▶ [Reading text]
--

In 1968, millions of baby boomers were turning 18 and after four years of high school were being thrust into an unknown void called life. We were too young to drink and vote, but just the right age to register for the draft, if we were male.
Some of us were looking forward to the freedom of college, some to a trip to Southeast Asia and others were about to enter the workforce for a lifetime of labor. On TV, we watched the escalation of the Vietnam War, which essentially drove President Johnson out of office, and bloody civil rights demonstrations and the assassination of Martin Luther King Jr., which left Detroit, Newark and other major cities in flames. These were some of the upheavals that tried to steal our innocence before we were ready.
At Hull-Daisetta High School in Southeast Texas, where 51 of us were getting ready to be kicked out of the nest, we were caught up with football and basketball games, school dances, plays and other stuff. We started off the school year without a clue that before we graduated in May, the world would begin splintering around us.

--

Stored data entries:
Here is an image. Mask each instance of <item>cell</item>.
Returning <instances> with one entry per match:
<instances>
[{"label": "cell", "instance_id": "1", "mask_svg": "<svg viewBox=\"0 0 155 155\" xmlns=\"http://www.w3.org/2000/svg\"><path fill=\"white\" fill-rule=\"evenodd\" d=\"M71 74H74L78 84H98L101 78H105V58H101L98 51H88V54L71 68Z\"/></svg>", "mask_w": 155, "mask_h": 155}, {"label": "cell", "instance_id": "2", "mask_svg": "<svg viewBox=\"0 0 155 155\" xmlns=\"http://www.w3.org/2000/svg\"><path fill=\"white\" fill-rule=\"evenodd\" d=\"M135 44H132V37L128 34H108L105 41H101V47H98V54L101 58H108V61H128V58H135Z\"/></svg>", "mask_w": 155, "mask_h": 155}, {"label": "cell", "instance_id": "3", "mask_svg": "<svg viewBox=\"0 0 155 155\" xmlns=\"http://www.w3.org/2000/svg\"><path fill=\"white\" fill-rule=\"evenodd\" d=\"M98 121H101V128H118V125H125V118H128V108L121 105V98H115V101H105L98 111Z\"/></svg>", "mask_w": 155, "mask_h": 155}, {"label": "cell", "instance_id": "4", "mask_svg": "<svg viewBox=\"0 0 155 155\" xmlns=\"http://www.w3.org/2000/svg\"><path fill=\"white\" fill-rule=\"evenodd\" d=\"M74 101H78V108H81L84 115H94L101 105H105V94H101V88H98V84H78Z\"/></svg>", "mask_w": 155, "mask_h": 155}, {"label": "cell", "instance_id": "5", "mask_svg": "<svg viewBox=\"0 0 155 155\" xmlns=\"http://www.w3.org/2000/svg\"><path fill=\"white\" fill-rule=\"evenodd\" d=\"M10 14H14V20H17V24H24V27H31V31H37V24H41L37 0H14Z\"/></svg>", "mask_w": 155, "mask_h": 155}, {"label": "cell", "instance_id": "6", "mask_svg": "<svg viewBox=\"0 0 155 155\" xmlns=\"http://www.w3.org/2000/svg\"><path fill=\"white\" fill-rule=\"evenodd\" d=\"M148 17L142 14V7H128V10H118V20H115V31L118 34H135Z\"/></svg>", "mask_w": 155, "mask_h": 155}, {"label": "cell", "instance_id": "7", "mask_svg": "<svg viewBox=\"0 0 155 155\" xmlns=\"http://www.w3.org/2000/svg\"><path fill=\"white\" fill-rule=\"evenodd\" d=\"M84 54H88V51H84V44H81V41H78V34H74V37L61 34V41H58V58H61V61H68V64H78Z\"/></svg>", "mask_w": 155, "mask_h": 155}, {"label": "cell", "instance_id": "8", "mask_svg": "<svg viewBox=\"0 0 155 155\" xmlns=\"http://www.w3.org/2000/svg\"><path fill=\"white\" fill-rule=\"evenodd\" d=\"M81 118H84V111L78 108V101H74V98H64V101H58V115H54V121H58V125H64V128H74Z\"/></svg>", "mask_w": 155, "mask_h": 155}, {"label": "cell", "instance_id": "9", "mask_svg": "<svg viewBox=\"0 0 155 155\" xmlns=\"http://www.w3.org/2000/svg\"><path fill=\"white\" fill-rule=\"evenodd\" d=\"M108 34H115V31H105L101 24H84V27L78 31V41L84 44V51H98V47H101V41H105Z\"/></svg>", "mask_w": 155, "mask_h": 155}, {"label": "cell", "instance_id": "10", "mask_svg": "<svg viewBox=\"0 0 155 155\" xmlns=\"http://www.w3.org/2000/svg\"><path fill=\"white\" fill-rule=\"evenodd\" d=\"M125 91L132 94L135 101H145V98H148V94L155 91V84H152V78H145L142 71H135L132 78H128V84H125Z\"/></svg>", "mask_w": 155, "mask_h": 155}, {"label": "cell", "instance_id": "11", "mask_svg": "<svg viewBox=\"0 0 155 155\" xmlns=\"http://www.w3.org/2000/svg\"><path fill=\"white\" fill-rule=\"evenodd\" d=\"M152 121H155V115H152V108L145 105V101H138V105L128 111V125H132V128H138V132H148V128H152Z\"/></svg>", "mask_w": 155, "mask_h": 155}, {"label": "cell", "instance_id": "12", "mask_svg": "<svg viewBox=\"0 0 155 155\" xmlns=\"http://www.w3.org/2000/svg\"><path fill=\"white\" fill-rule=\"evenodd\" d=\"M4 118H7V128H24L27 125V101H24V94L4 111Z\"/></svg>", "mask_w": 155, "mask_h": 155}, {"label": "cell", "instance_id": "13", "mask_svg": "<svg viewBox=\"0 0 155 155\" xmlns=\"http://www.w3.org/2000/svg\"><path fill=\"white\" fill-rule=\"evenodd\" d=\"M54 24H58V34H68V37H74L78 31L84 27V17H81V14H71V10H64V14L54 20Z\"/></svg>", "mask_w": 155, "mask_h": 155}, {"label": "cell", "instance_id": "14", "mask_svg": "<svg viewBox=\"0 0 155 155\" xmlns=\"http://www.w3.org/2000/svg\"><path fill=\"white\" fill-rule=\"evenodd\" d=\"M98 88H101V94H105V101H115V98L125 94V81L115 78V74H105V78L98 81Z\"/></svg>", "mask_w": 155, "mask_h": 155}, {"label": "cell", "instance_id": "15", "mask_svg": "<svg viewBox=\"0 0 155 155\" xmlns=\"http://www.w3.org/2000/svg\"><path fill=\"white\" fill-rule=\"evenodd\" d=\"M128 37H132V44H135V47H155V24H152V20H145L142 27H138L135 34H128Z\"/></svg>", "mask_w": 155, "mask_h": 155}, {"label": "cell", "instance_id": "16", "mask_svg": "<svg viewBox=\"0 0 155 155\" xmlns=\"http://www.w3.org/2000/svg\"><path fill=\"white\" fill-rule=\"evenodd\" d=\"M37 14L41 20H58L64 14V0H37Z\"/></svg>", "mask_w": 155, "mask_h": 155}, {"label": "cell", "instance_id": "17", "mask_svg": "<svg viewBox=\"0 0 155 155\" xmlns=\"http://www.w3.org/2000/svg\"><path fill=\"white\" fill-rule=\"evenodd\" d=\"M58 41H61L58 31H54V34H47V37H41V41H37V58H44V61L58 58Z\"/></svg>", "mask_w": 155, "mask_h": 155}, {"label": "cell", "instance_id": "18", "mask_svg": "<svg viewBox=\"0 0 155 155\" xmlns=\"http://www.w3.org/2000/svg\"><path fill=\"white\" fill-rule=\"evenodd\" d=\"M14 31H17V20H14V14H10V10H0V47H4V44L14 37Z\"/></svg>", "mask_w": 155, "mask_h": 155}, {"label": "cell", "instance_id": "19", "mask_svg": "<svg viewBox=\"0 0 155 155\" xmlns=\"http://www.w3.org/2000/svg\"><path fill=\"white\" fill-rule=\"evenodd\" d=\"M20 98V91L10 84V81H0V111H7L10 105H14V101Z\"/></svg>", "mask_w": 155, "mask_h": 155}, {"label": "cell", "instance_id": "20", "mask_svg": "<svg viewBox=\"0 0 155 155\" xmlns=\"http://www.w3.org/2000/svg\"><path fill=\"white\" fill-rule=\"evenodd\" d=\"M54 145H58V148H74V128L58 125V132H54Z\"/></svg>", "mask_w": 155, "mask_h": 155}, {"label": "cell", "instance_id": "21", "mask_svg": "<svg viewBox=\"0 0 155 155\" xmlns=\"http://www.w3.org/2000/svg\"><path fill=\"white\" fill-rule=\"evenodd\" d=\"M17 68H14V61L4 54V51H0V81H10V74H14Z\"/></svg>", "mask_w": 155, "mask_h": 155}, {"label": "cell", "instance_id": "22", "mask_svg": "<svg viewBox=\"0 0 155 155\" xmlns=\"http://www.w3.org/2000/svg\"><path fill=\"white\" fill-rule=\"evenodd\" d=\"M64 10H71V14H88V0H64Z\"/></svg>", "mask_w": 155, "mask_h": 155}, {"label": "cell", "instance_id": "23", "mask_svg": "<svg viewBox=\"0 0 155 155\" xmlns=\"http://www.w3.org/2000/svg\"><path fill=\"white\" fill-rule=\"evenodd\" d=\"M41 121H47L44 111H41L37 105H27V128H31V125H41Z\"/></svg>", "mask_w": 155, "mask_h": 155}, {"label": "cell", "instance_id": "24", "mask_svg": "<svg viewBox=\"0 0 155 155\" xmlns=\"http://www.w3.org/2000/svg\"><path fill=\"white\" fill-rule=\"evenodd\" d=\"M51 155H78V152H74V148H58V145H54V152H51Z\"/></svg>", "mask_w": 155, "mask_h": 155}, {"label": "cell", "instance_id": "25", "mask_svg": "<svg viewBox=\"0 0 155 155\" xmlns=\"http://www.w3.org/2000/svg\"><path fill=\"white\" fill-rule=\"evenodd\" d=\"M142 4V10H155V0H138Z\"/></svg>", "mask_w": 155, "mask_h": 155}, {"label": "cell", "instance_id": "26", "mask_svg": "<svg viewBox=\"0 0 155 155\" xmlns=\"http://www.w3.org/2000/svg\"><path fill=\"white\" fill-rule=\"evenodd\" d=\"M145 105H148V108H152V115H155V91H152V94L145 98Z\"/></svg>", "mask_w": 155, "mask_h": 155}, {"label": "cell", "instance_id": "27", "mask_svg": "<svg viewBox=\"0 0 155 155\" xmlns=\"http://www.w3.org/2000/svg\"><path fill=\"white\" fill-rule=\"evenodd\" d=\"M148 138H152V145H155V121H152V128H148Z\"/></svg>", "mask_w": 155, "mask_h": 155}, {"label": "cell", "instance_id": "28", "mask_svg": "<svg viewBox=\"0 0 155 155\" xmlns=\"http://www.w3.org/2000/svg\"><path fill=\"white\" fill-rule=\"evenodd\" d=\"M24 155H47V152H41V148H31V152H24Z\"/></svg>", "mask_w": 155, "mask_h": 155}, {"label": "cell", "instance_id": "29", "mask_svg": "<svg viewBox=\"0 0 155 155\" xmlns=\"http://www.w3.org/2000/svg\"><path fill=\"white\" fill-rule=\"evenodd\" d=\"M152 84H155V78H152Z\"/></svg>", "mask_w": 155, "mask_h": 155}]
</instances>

--

▶ [Brief 1] In the passage about the 1968 graduating class, how many students at Hull-Daisetta High School were getting ready to leave the nest?
▶ [Brief 2] Reproduce word for word the stretch of the passage about the 1968 graduating class from "In 1968, millions" through "we were ready.".
These entries come from a separate source, not from the passage about the 1968 graduating class.

▶ [Task output 1] 51

▶ [Task output 2]
In 1968, millions of baby boomers were turning 18 and after four years of high school were being thrust into an unknown void called life. We were too young to drink and vote, but just the right age to register for the draft, if we were male.
Some of us were looking forward to the freedom of college, some to a trip to Southeast Asia and others were about to enter the workforce for a lifetime of labor. On TV, we watched the escalation of the Vietnam War, which essentially drove President Johnson out of office, and bloody civil rights demonstrations and the assassination of Martin Luther King Jr., which left Detroit, Newark and other major cities in flames. These were some of the upheavals that tried to steal our innocence before we were ready.